Designer yeast for desirable beverages
How to develop beer, wine and cider yeast that benefit both producer and customer?
Key words: Yeast, Saccharomyces, brewing, beer, cider, wine, hybrids, adaptation, flavour, tolerance
DURATION: 25 min + 10 min Q&A
How to realise the full potential of your beverage yeast without resorting to genetic modification? How to differentiate your product in a market where diversity is becoming the norm? VTT presents solutions for designing yeasts for the needs of the modern beverage fermentation industries.
We rely on strains of Saccharomyces yeast to produce our beer, wine, cider and distilled beverages. These strains are required to perform multiple tasks to ensure efficient fermentation and deliver a high quality product. There is, however, no perfect strain that possesses every desirable property for a given process. Genetic modification is not an option due to consumer mistrust and it seems that compromise is a fact of life. Or is it?

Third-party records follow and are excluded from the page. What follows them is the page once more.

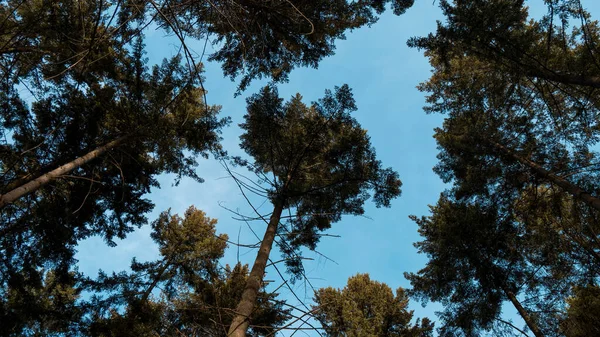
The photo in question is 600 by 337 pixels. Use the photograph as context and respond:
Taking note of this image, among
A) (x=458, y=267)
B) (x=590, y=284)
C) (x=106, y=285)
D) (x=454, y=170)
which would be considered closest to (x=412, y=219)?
(x=454, y=170)

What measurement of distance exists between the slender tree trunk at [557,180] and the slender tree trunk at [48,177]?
1005 cm

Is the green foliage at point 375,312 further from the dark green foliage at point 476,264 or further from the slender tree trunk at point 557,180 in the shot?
the slender tree trunk at point 557,180

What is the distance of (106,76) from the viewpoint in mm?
8695

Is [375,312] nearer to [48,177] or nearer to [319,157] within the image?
[319,157]

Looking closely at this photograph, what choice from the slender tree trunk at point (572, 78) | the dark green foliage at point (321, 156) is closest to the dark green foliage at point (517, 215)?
the slender tree trunk at point (572, 78)

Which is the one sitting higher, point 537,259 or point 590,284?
point 537,259

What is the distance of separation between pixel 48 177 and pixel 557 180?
11061mm

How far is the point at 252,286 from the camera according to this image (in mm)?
4320

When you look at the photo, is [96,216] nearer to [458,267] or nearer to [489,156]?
[458,267]

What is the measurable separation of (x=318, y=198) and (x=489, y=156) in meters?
6.20

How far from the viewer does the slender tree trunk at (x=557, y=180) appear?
274 inches

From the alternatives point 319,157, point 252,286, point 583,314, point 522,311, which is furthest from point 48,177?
point 583,314

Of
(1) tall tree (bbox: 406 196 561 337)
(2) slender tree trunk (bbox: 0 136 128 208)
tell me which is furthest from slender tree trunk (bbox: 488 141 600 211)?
(2) slender tree trunk (bbox: 0 136 128 208)

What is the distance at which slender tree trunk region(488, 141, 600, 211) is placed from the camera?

In this webinar VTT will show how natural methods such as yeast breeding and evolutionary engineering can be used to enhance the performance of domestic yeast strains. We will demonstrate how these techniques have been used to promote temperature tolerance and flocculation as well as determine the flavour profiles of beer, wine and cider
Key learning objectives:
- How yeast diversity can be exploited to promote product diversity
- How evolutionary engineering can be used to refine existing properties
- How hybridization has been used to combine beneficial properties of different yeasts
Contact us for further info about the webinar:
Brian Gibson, Principal Scientist and Project Manager
Dr Brian Gibson is a Principal Scientist and Project Manager at VTT Technical Research Centre of Finland, Ltd. where he has worked since 2009. Brian is responsible mainly for projects relating to industrial yeast biology and fermentation. Current topics of interest include improvement of yeast performance through hybridization and/or adaptive evolution as well as optimization of process conditions. The underlying mechanisms (genetic, molecular, physiological) that govern yeast performance are a main topic of interest. All research carried out has an applied focus with brewing being particularly important. Brian’s group is also actively engaged in projects related to other fermented and distilled beverages, bioethanol and baking.
Brian was awarded his PhD from University College Dublin in 2004, after which he carried out research at the Oxford Brookes University and University of Nottingham, UK.